Segment Start: Text excerpt

# Assassin and Nerite snails



## Anonymous (20 Sep 2010)

Hi guys just wondering if Nerite snails are compatible with assassin snails?? I'm assuming they are as nerite's are much larger but unsure.??


----------



## ghostsword (20 Sep 2010)

I got them both together and there are no issues.. I also got Khuly Loaches, and they do not eat the assassin snails or the nerites.


----------



## Cordi (20 Sep 2010)

it is unadvisable to keep assassins with other snails as they will eat them, ghost has been lucky so far. I've seen a few large apple snails taken out by assassins before. Up to you if you want to risk it, but i wouldn't if i were you.

Also Kuhli Loach are scavengers, not snail eaters (thought i'd just point that out)

Cordi


----------



## Anonymous (20 Sep 2010)

Im going to get a couple of Nerites. What would you advise to eradicate a snail problem? Got baby ramhorns everywhere and couple of other species.


----------



## ghostsword (20 Sep 2010)

Cordi said:
			
		

> it is unadvisable to keep assassins with other snails as they will eat them, ghost has been lucky so far. I've seen a few large apple snails taken out by assassins before. Up to you if you want to risk it, but i wouldn't if i were you.



Very lucky then..  Have the lot for over a year now.. 



> Also Kuhli Loach are scavengers, not snail eaters (thought i'd just point that out)
> 
> Cordi



My Khuly loaches eat all the trumpet snails they find, leaving the assassin snails and nerites..  

On my tank I got only assassin snails and nerites, and some shells of trumpet snails.


----------



## mr. luke (23 Sep 2010)

Assasin snails have the abilty to make a hole in its preys shell, which is why (in theory) no snails are safe, but more often than not they will ignore anything considerably bigger than themselves.


----------

Segment End: Text excerpt

Your instructions:
Answer these questions from the snail thread:
(a) How long has ghostsword kept the whole group of snails and loaches together?
(b) What kind of snails has Cordi seen taken out by assassins?
(c) What ability does mr. luke say assassin snails have?
The items are not needed for any of this.

Segment Start: Dataset excerpts

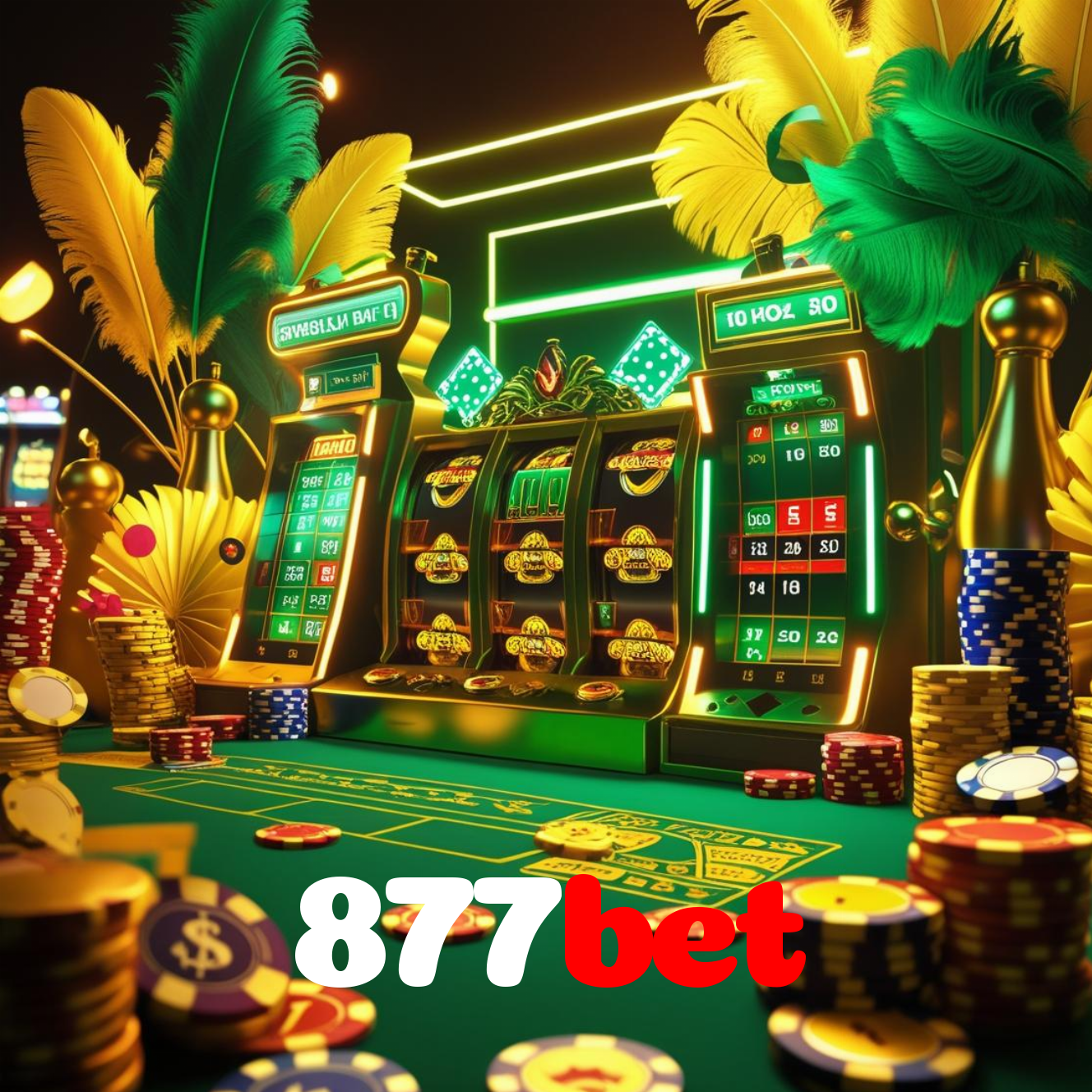 877bet:Jogue poker, roleta e aposte no futebol com grandes prêmios!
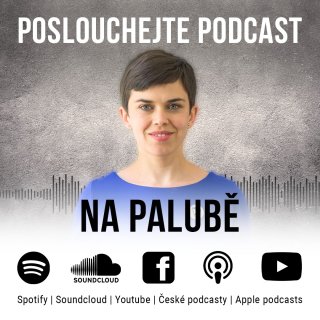 Podcast Olgy Richterové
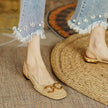 FJØRNA women's orthopedic sandals with adjustable buckle straps and arch support, featuring cushioned soles for comfort.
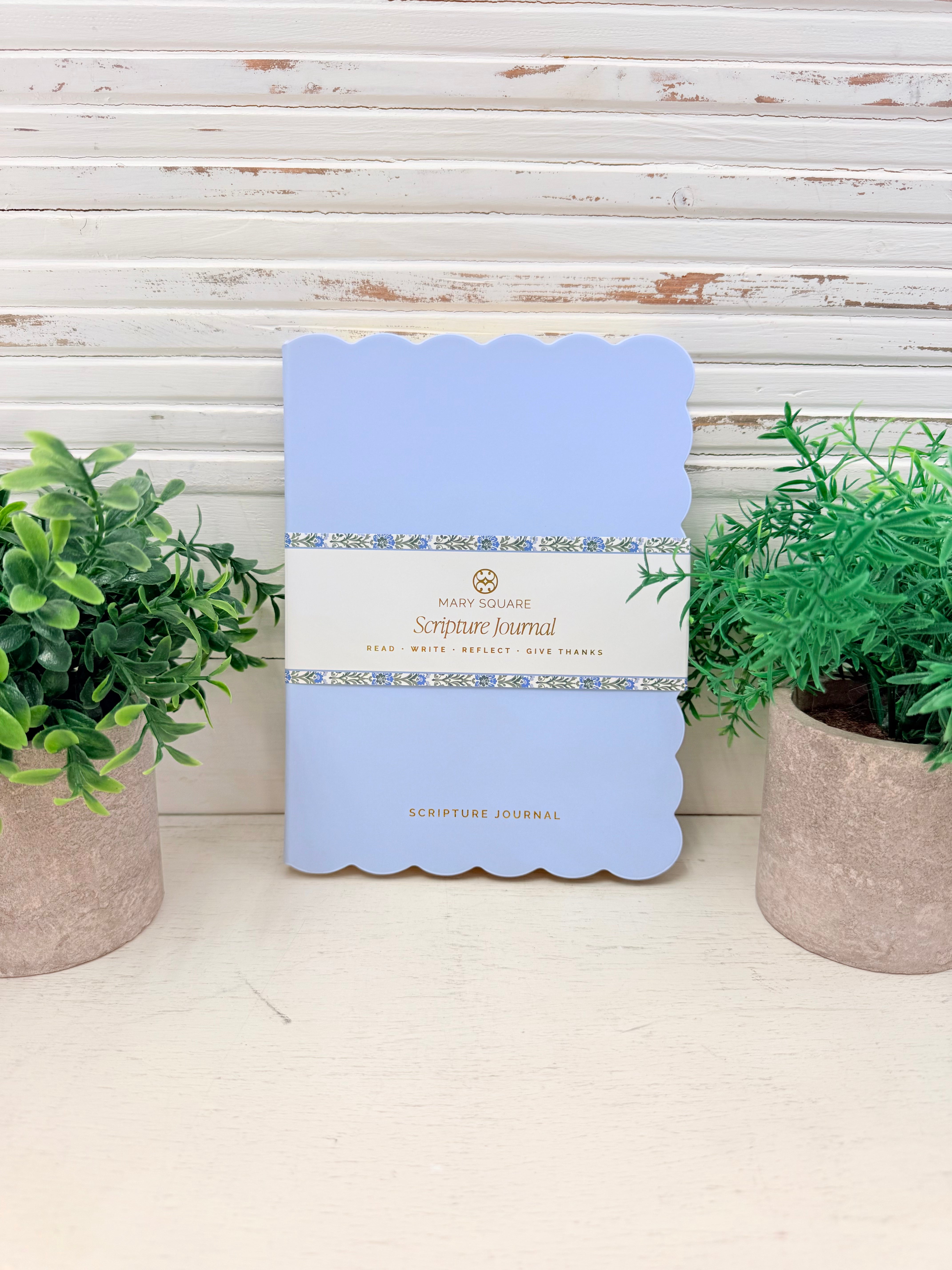 Mary Square| Scripture Journal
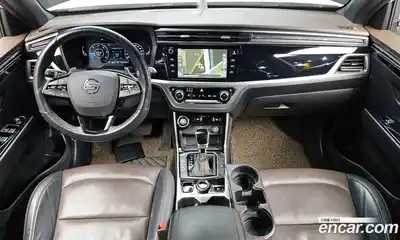 SsangYong Korando 2019 1.6 гидро в Москве № 1344148, миниатюра 7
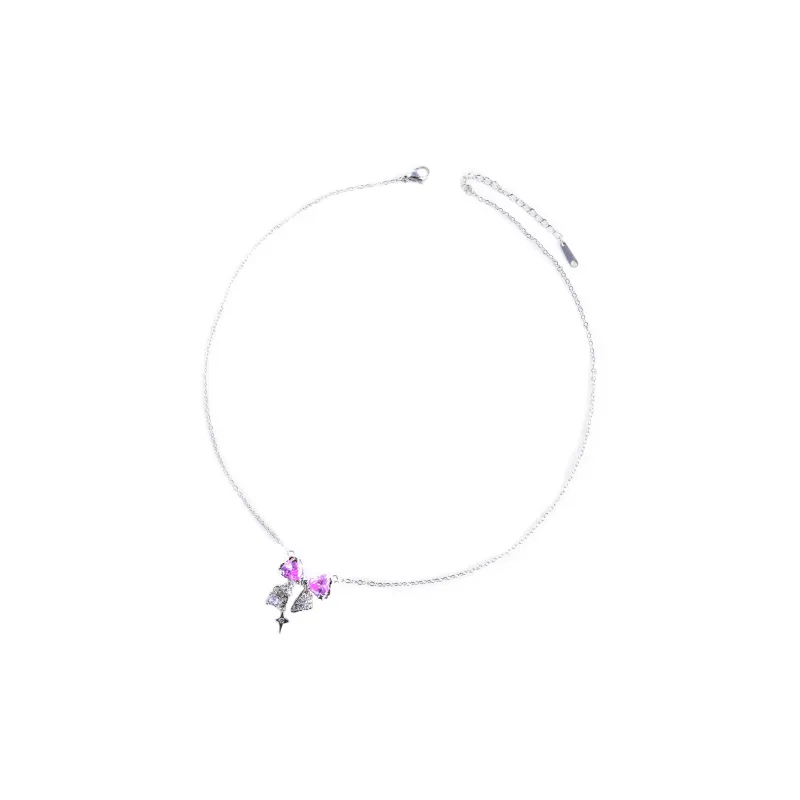 FireMonkey Alloy Necklaces Women's-1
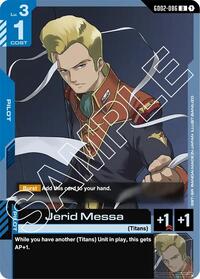 Jerid Messa #GD02-086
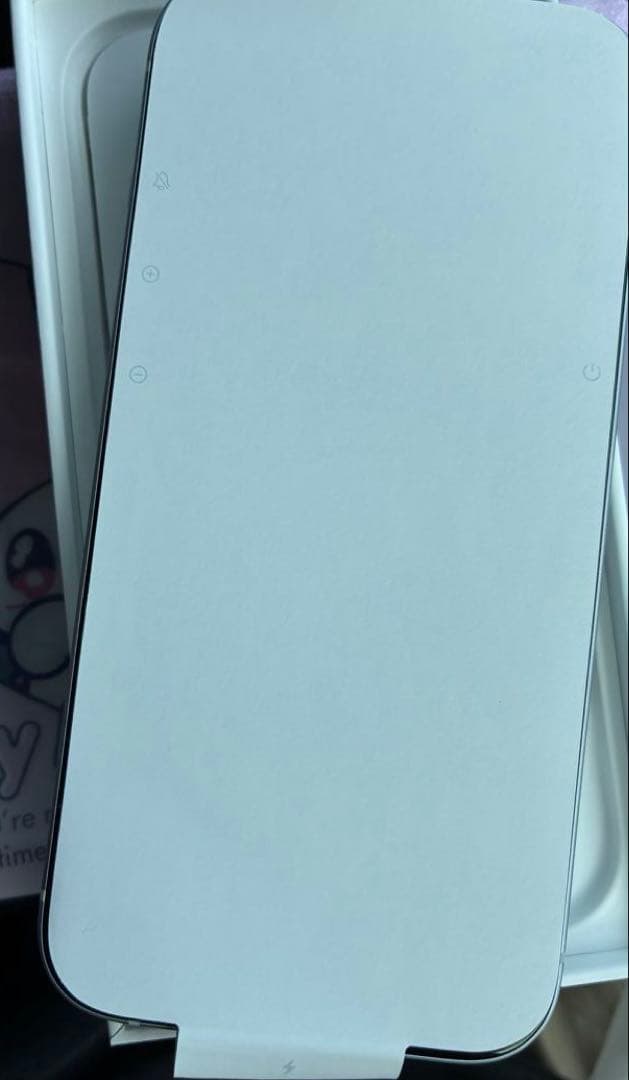 【ほぼ未使用品】Apple iPhone 15 128GB Blue本体　箱等付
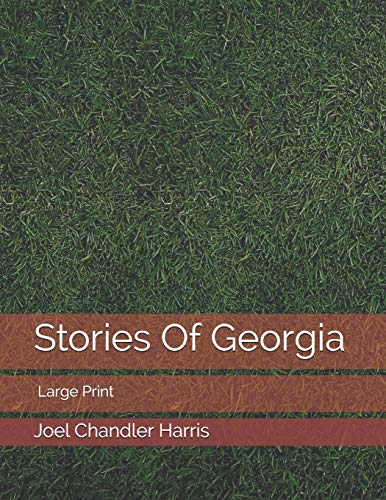 جلد کتاب Stories Of Georgia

Segment End: Dataset excerpts

Worked solution:
(a) Over a year.
(b) A few large apple snails.
(c) They can make a hole in their prey's shell.